Mi limito, pertanto, a registrare quel che vedo attraverso i reportage dei giornalisti nei luoghi dell’invasione e vedo una strana asimmetria. Siamo nell’era del conflitto cibernetico, il passo prima dell’atomica, eppure, per quel che appare in questa diretta infinita dall’angoscia a qualche passo da casa, sembra di avere a che fare con una guerra antica, novecentesca, che talvolta ricorda persino la trincea del ‘15/’18 raccontata nelle poesie di Ungaretti e, insieme, riporta immagini viste nei film di genere dove al posto dei tedeschi coi panzer e le bombe, ci sono i soldati di Putin. Di contorno le narrazioni guerresche, che sono l’origine della “comunicazione politica”così come la concepiamo modernamente: si tratta di “versioni” degli eroismi dei belligeranti, di quella “propaganda” che ebbe nel ministro nazista Goebbels il suo massimo cultore nel secolo scorso, e che oggi chiameremmo sublimazione delle fake news.

E allora questo ansiogeno serial a puntate, che va in onda anche sulle tv europee, che continua a far entrare in casa cascami ideologici, che costruisce sceneggiature di storie personali toccanti, nulla dice delle strategie negoziali di quell’occidente che non entra in guerra, ma entra in armi, in questo mosaico mostruoso di ambiguità e nascondimenti. Perché la prima domanda che ad ogni uomo europeo non ancora rintronato dagli ipnotismi televisivi verrebbe in mente riguarda il pensiero razionale. C’è, infatti da chiedersi se crediamo davvero che il tavolo negoziale tra la delegazione ucraina (peraltro-si scopre-arricchita dalla presenza di spioni dell’altra parte) e quella putiniana in quel posto sperduto della Bielorussia fidelis, in un contesto in cui bombe, centrali nucleari, carri armati e missili terra-terra piovono, scoppiano e passano come confetti ad un matrimonio, possa combinare qualcosa? Non pensiamo che per dare senso a quel tavolo bisognerebbe che l’Europa ci fosse e con un unico interlocutore in grado di parlare per tutti, e che magari non fosse in campagna elettorale?

E sarebbero solo le prima domande, perché altre, altrettanto cruciali, andrebbero fatte, a cominciare dal chiedersi se qualcuno di quelli che dichiarano, comunicano, straparlano, digrignano, ha una idea di come questa storia possa finire, sinceramente: Putin si prende tutta l’Ucraina? Si allarga verso la Moldavia? O qualcuno spera che la cosa si spenga così, per incanto, perché abbiamo sequestrato la barca di qualche boiardo in quel di Portofino? E, ancora: chi sta parlando con quel sornione di Xi? Perché è di palmare evidenza che l’intervento negoziale del capo del Celeste Impero, in questo momento alla finestra in attesa di sfiancamenti reciproci tra i contendenti, potrebbe avere un significato decisivo ai fini della chiusura di questo dramma.

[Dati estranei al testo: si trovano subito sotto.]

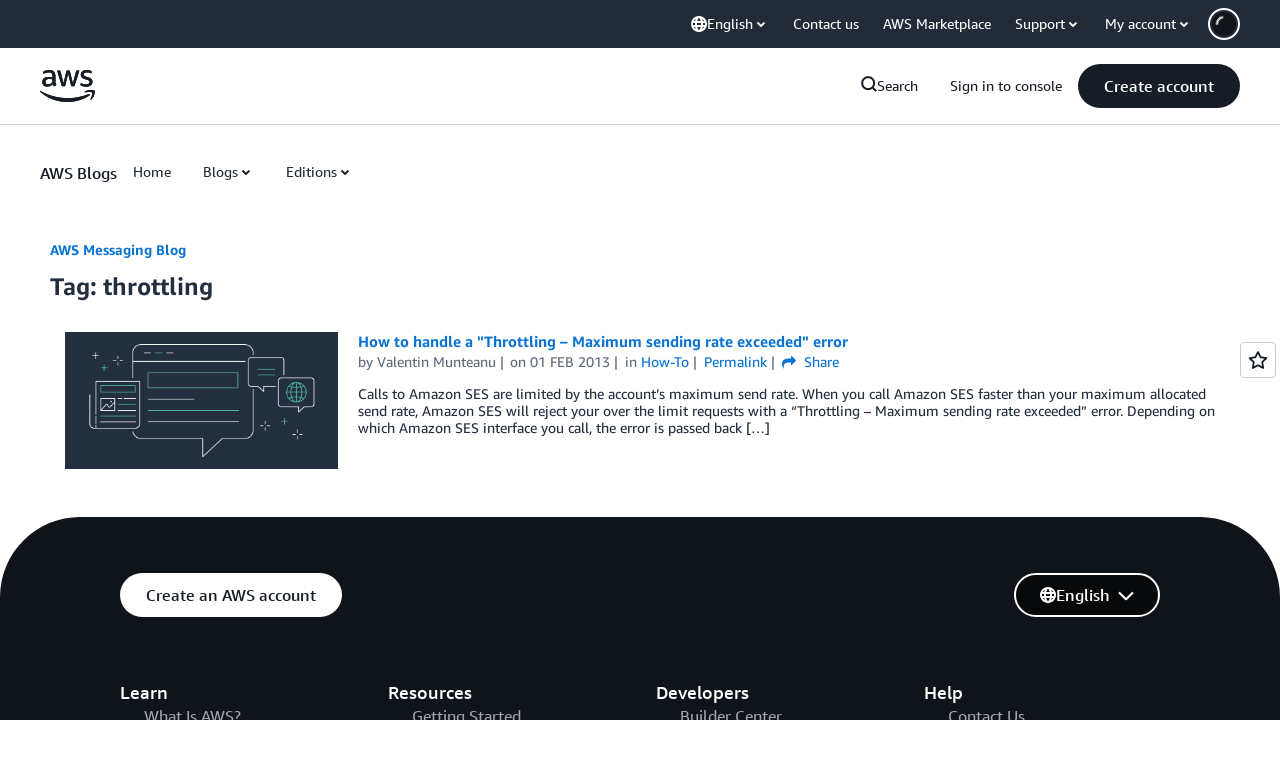

--- FILE ---
content_type: text/html;charset=UTF-8
request_url: https://amazonwebservicesinc.tt.omtrdc.net/m2/amazonwebservicesinc/ubox/raw?mboxPC=1770056766885-471363&mboxSession=1770056766884-783896&uniq=1770056767486-400241
body_size: -91
content:
{"url":"/en_US/optimization_testing/ccba-footer/master","campaignId":"610677","environmentId":"350","userPCId":"1770056766885-471363.44_0"}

Poi ci sono delle domande collaterali, come quelle relative alla capacità dell’Europa di offrire un’accoglienza adeguata ai profughi, milioni, superando l’impianto securitario fino ad oggi riservato ai profughi dal mediterraneo. Tra le collaterali anche una curiosità: ci pare evidente che di fronte alla tragedia delle famiglie ucraine in fuga sembrerebbe un insulto chiedere loro di esibire il super green pass: non ci pare che il certificato vaccinale sia la prima cosa che uno si porta dietro se fugge dalle bombe. Ma, a questo punto, la giusta apertura senza burocratismi a chi cerca riparo dalla guerra si rivelerebbe una disparità di trattamento per gli italiani a cui viene chiesto il super green pass anche per prendere il caffè al bar. Dunque dobbiamo attenderci l’abolizione per decreto del Covid e di tutta la sua bella famigliola di varianti?